Whether You Fear or Embrace New Tech Depends on Where You’re From:

East Asian technological innovations have long outpaced those in the West. Products that sound like recent or even future innovations to most Westerners have been available for decades in Asia, particularly in Japan. These include:

· A handheld device that enables customers to order food and drinks from their karaoke room.

· A button attached to the table that customers push to alert a waitress.

· A slew of vending machines that sell everything you can imagine: alcohol, ramen, underwear, umbrellas, rice, newspapers, cell phones.

· Love hotels where guests can check in discreetly without interacting with other human beings.

Tourists visiting Japan for the first time often feel compelled to take a photo of the ubiquitous high-tech washlet toilets. These fixtures are hardly new; they have been on the market since 1980 and have more than 80 percent market penetration. Years before the Internet of Things became a phenomenon in the West, Japanese people were using their mobile phones to run their baths remotely while in a cab.

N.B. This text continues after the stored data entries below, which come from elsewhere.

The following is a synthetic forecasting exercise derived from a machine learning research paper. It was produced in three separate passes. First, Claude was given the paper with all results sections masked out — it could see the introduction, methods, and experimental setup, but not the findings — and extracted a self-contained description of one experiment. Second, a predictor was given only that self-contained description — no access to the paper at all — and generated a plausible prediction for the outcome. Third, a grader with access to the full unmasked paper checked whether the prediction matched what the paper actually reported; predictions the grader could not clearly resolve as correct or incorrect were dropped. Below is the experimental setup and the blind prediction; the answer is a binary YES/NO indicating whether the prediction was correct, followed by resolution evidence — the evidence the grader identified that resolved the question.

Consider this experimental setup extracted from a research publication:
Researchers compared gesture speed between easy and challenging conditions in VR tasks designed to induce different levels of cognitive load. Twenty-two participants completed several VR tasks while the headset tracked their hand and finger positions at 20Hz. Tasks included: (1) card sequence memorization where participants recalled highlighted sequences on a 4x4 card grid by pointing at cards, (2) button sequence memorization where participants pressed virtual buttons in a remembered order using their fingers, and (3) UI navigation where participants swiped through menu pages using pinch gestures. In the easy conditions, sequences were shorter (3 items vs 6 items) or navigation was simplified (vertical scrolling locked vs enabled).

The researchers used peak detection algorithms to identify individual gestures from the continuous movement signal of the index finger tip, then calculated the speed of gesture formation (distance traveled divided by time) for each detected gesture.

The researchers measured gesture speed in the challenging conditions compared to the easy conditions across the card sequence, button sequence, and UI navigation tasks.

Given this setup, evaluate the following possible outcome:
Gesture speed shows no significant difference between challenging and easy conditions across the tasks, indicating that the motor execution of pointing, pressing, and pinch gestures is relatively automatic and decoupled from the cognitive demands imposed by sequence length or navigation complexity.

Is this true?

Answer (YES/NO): NO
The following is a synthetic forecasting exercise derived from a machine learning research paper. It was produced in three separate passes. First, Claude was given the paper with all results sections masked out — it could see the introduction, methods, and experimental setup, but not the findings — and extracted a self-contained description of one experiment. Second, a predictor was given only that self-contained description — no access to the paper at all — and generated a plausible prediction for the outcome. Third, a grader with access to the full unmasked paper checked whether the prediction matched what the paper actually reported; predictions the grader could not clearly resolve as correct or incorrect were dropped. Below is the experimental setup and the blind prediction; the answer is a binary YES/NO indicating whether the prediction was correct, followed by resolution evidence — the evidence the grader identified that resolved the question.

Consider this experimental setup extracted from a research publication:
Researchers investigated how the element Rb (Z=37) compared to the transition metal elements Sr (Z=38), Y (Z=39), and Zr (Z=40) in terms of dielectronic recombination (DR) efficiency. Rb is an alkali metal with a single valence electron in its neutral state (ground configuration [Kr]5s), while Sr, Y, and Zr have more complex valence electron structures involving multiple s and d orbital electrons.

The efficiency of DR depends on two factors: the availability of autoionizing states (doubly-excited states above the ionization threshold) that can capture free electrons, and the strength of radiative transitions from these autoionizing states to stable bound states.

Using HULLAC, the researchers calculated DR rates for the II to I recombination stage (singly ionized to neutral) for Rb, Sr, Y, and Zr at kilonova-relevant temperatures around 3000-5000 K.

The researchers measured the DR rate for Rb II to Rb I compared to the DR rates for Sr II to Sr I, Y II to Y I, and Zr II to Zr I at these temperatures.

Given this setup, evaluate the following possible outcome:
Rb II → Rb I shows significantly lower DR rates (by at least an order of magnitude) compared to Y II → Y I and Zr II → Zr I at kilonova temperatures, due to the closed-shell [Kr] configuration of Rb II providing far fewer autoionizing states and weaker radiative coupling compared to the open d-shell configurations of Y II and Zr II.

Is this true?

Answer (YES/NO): YES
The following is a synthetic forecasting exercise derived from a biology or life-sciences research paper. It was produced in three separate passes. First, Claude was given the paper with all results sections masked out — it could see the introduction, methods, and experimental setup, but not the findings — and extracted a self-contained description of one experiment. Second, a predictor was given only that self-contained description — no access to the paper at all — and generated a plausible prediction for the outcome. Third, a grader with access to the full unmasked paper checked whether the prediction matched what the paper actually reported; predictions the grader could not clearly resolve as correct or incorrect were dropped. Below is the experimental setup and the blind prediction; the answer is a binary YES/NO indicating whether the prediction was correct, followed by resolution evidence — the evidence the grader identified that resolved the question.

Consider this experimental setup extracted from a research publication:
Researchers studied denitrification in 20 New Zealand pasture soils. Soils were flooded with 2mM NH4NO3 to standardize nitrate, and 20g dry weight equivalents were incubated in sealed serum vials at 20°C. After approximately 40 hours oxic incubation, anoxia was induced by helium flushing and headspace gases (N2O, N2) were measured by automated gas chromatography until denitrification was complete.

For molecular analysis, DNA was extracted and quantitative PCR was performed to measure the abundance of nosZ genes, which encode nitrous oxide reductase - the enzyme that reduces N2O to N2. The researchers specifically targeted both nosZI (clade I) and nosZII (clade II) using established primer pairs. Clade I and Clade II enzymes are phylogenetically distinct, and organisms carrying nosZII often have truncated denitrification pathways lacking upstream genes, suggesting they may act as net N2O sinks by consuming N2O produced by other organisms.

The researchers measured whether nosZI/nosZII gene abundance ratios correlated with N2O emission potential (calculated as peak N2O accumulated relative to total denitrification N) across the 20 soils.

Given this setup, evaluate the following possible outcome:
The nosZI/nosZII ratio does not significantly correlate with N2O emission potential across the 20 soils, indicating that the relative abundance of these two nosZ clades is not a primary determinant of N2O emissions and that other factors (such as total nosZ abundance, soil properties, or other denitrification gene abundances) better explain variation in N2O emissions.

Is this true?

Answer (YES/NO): YES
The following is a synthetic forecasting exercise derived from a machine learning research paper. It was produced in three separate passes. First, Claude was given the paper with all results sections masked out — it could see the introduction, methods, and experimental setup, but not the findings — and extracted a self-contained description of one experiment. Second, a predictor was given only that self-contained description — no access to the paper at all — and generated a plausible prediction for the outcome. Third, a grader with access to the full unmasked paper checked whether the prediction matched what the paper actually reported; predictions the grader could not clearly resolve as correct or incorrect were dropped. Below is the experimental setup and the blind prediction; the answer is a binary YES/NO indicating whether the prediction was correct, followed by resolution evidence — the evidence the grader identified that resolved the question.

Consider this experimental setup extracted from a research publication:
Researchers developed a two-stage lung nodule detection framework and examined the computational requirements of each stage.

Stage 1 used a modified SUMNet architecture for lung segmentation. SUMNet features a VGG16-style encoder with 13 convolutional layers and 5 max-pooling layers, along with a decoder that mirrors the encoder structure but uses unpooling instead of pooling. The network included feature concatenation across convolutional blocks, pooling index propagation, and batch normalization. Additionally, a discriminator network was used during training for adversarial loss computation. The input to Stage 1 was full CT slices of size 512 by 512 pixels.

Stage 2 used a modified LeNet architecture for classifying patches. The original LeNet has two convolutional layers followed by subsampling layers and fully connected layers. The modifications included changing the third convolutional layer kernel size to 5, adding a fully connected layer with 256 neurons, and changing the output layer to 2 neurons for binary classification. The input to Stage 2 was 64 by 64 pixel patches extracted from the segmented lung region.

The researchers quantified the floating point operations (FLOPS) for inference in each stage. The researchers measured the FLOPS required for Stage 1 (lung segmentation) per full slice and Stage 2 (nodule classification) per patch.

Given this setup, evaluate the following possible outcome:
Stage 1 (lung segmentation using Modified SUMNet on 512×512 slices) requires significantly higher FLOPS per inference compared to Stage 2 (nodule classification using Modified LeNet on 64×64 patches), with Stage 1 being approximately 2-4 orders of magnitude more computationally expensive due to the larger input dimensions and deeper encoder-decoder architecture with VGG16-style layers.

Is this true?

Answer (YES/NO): NO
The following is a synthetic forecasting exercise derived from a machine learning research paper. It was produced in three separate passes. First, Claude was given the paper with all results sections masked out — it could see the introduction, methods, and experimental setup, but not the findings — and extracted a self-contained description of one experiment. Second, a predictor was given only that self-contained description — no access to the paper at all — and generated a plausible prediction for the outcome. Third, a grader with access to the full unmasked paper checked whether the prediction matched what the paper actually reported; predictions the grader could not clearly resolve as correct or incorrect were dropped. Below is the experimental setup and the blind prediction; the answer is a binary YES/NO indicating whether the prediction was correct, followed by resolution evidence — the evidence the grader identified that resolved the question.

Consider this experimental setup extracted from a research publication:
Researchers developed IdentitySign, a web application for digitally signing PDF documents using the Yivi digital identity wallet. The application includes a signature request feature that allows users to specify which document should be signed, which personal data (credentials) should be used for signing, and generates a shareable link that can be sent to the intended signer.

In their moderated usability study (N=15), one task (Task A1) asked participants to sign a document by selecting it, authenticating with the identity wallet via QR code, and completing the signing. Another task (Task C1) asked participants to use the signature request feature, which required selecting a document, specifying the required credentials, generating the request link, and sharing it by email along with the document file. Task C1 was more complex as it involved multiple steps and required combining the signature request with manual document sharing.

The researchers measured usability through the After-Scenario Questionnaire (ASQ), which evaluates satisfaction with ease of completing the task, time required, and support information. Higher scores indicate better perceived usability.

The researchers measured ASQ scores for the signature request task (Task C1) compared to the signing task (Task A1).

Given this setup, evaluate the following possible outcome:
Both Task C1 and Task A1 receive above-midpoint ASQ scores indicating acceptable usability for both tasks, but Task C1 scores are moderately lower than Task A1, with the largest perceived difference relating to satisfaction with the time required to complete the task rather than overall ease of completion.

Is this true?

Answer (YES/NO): NO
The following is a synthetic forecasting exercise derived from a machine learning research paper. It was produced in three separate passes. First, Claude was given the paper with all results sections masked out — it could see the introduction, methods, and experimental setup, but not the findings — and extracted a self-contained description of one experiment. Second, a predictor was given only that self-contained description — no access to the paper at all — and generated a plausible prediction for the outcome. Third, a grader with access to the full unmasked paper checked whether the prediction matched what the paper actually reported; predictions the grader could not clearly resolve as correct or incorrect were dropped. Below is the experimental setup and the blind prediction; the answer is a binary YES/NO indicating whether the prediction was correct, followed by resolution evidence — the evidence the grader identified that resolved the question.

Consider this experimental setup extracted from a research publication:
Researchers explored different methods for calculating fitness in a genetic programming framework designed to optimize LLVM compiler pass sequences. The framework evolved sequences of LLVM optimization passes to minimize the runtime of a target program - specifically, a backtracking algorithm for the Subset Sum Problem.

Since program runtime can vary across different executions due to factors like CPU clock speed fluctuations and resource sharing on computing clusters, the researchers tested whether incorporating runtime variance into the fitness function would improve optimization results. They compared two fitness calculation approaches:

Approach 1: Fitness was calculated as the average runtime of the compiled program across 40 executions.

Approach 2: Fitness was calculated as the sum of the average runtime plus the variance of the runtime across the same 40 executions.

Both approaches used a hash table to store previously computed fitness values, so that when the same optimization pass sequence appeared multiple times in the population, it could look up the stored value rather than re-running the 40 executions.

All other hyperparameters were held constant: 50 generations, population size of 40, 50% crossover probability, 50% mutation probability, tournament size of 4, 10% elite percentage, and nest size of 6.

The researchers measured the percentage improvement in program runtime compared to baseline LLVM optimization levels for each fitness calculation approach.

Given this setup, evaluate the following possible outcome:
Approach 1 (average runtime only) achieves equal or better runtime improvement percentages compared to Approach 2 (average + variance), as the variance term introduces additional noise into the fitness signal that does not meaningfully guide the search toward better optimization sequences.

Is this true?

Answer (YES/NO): YES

They were also using a single card on their phones to buy groceries from a store, get green tea from a vending machine, and pay the fare for trains and buses.

Evidence from cross-national academic research suggests that the speed of innovation adoption has historically been significantly faster in Japan, South Korea, and Taiwan than in the U.S. Aside from various market conditions and economic factors, why have Japanese people historically been more comfortable than Westerners with the new and the strange?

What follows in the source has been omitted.